The institution must run this program AFTER the last pre-July 1 Disbursement Authorization, Direct Loan Export and Direct Loan Import, and BEFORE the first post-July 1 run of these programs.
Thereafter, if you update an existing loan, WFLNFEEE will leave the percentages intact. On a new loan, it will apply the post-July 1 rates to the Loan Application record and use these rates to calculate the loan fee and interest rebate amounts to be stored in the Loan Disbursement records. The Direct Loan Export will use the stored rates in lieu of hard-coded rates when reporting the two percentages.

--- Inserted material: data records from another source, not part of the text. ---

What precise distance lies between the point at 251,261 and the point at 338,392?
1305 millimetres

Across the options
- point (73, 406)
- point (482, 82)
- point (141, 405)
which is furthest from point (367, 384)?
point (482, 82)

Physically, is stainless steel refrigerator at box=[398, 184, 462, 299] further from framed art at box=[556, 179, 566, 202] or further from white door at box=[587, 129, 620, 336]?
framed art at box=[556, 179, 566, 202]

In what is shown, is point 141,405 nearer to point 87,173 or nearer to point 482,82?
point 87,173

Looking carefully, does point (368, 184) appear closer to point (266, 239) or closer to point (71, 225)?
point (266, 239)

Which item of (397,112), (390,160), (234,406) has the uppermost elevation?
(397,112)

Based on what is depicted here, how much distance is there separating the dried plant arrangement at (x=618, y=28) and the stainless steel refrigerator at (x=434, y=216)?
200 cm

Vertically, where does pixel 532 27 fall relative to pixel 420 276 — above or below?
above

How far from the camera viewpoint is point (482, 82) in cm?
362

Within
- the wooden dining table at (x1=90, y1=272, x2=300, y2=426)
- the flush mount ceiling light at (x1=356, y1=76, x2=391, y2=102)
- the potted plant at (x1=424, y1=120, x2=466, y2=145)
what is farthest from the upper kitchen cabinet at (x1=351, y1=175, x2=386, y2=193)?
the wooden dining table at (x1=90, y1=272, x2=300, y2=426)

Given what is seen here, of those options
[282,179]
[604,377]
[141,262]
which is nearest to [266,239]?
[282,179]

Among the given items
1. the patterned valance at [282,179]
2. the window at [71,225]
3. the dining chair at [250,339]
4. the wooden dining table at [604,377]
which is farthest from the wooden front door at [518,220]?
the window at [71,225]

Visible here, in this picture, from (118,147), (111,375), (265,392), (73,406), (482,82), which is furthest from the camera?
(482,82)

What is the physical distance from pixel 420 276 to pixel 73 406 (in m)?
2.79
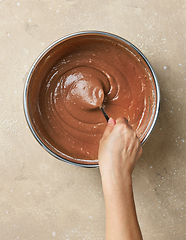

Once the changes are put into place as close to July 1 as possible, COD reporting will be correct in all cases. However, a potential complication exists in the Disbursement Authorization process for students who have more than one loan of the same type. The Disbursement Authorization can’t always tell which loans’ dollars are being disbursed in any given run; all it can do is identify disbursements that are made for students who have two loans at two different rates. Most of these will not actually be problems –- anyone who had a fully-disbursed loan prior to July 1 and then gets a second loan afterwards will not be a problem; all of their post-July 1 disbursements should be at the new rate. For the potentially mixed-rate disbursements, the disbursement is done using the post-July 1 rate (which risks under-disbursing the student). If you get "mixed rate loan" warnings from the Disbursement Authorization program, you'll need to decide whether any of the disbursement authorization was done at the wrong rate, and to manually adjust the disbursement (net loan) amount and the payment (loan fee) amount to compensate.